In practice, this function is useful for checking whether the source groupings you have computed are good groupings. As an example, imagine that you are baking bread and want to know where the microbes are coming from in your dough. You think there are three main sources: flour, water, hands. You take 10 samples from each of those environments (10 different bags of flour, 10 samples from water, 10 samples from your hands on different days). For computing source proportions, you would normally collapse each of the 10 samples from the given class into one source (so you'd end up with a 'Flour', 'Water', and 'Hand' source). However, if the flour you use comes from different facilities, it is likely that the samples will have very different microbial compositions. If this is the case, collapsing the flour samples into a single source would be inappropriate, since there are at least two different sources of microbes from the flour. To check the homogeneity of your source classifications, you can use the LOO strategy to make sure that all sources within each class look the same.

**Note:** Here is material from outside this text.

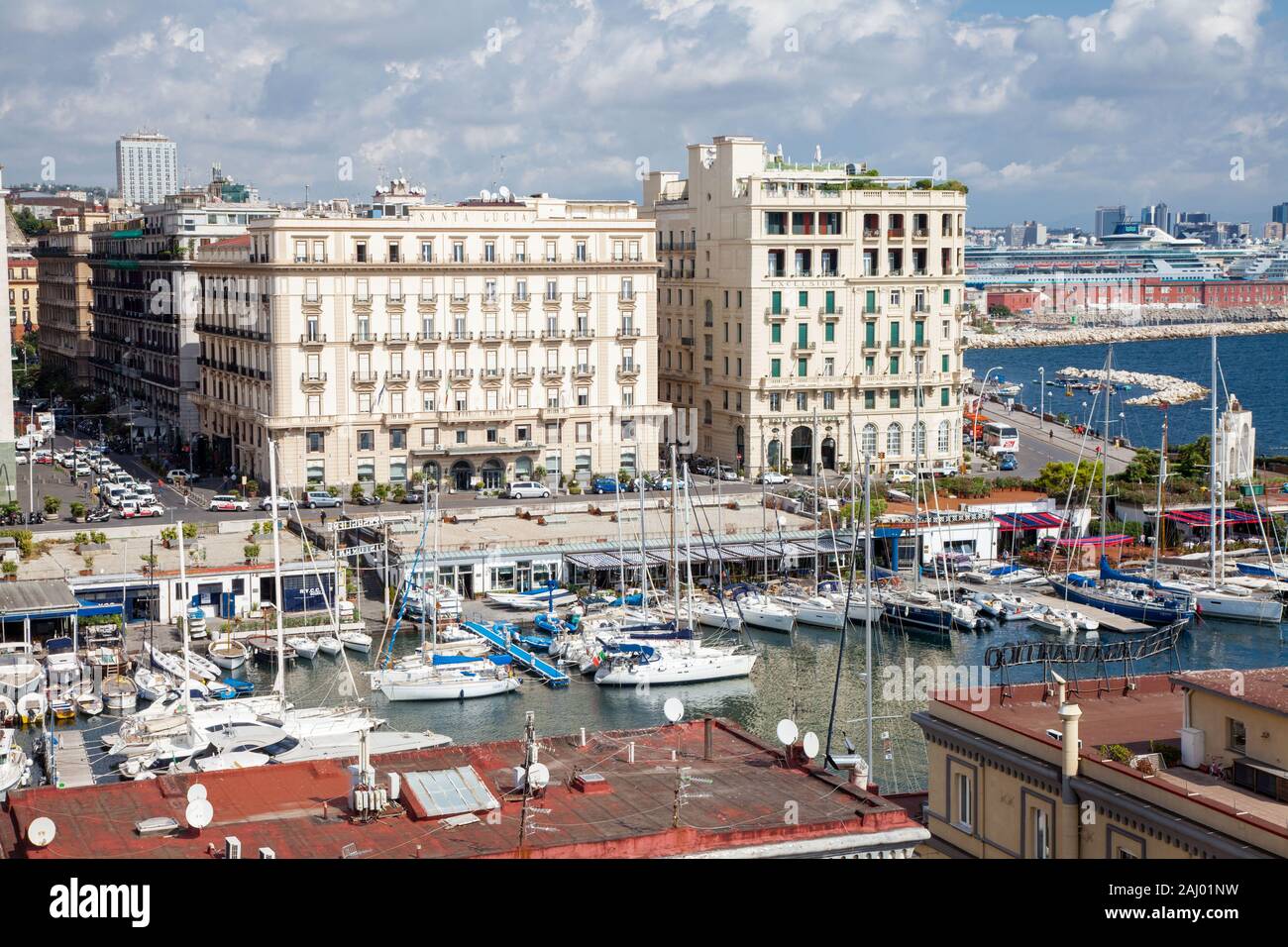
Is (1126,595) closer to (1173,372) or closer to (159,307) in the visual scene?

These usage examples expect that you are in the directory
sourcetracker2/data/tiny-test/
Calculate the proportion of each source in each sink
sourcetracker2 gibbs -i otu_table.biom -m map.txt -o example1/
Calculate the proportion of each source in each sink using an alternate sample metadata mapping file where samples are described differently.

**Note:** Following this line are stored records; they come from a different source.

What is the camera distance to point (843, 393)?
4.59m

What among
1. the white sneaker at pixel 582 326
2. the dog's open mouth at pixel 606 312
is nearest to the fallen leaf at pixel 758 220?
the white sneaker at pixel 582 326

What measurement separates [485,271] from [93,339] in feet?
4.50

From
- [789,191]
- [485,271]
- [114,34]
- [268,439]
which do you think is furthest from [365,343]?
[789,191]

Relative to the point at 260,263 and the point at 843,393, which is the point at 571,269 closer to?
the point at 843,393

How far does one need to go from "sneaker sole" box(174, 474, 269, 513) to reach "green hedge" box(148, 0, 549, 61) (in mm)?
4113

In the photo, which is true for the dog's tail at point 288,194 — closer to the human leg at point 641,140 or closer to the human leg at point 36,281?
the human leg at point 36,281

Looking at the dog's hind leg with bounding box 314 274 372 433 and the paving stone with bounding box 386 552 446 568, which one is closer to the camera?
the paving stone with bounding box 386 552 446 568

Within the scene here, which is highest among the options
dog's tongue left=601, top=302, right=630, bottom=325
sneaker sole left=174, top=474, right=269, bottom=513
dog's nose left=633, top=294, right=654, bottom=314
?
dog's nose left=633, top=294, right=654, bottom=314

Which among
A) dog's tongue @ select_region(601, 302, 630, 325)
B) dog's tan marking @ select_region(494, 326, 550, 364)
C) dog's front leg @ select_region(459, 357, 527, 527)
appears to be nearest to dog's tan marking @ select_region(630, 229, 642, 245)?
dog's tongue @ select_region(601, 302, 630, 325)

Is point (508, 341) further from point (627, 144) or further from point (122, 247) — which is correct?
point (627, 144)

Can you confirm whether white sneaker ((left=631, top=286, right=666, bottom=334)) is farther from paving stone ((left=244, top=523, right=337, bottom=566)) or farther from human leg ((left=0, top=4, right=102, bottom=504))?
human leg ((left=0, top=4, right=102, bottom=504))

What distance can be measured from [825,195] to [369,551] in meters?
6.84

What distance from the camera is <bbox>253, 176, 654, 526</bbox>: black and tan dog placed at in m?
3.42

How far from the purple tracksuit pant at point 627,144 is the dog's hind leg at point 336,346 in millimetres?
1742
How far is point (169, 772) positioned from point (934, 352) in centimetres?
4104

sourcetracker2 gibbs -i otu_table.biom -m alt-map.txt -o example2/ --source_sink_column source-or-sink --source_column_value src --sink_column_value snk --source_category_column sample-type
Calculate the class label (i.e. 'Env') of each source using a leave one out
strategy
sourcetracker2 gibbs -i otu_table.biom -m map.txt --loo -o example3/
Calculate the proportion of each source in each sink, using 100 burnins
sourcetracker2 gibbs -i otu_table.biom -m map.txt -o example4/ --burnin 100
Calculate the proportion of each source in each sink, using a sink
rarefaction depth of 1700 and source rarefaction depth of 1500
sourcetracker2 gibbs -i otu_table.biom -m map.txt -o example5/ --sink_rarefaction_depth 1700 --source_rarefaction_depth 1500
Calculate the proportion of each source in each sink, parallel with 5 jobs
sourcetracker2 gibbs -i otu_table.biom -m map.txt -o example6/ --jobs 5
Calculate the proportion of each source in each sink, with 5 jobs. Write the per sink feature tables (what SourceTracker 1 called
'full output'). These are feature by sample table indicating the origin source of each sequence (each count of a feature).
sourcetracker2 gibbs -i otu_table.biom -m map.txt -o example7/ --jobs 5 --per_sink_feature_assignments
The current implementation of SourceTracker 2 does not contain functionality for
auto-tuning of the parameters (alpha1
, alpha1
, etc.).
For auto-tuning functionality, please see the original R code.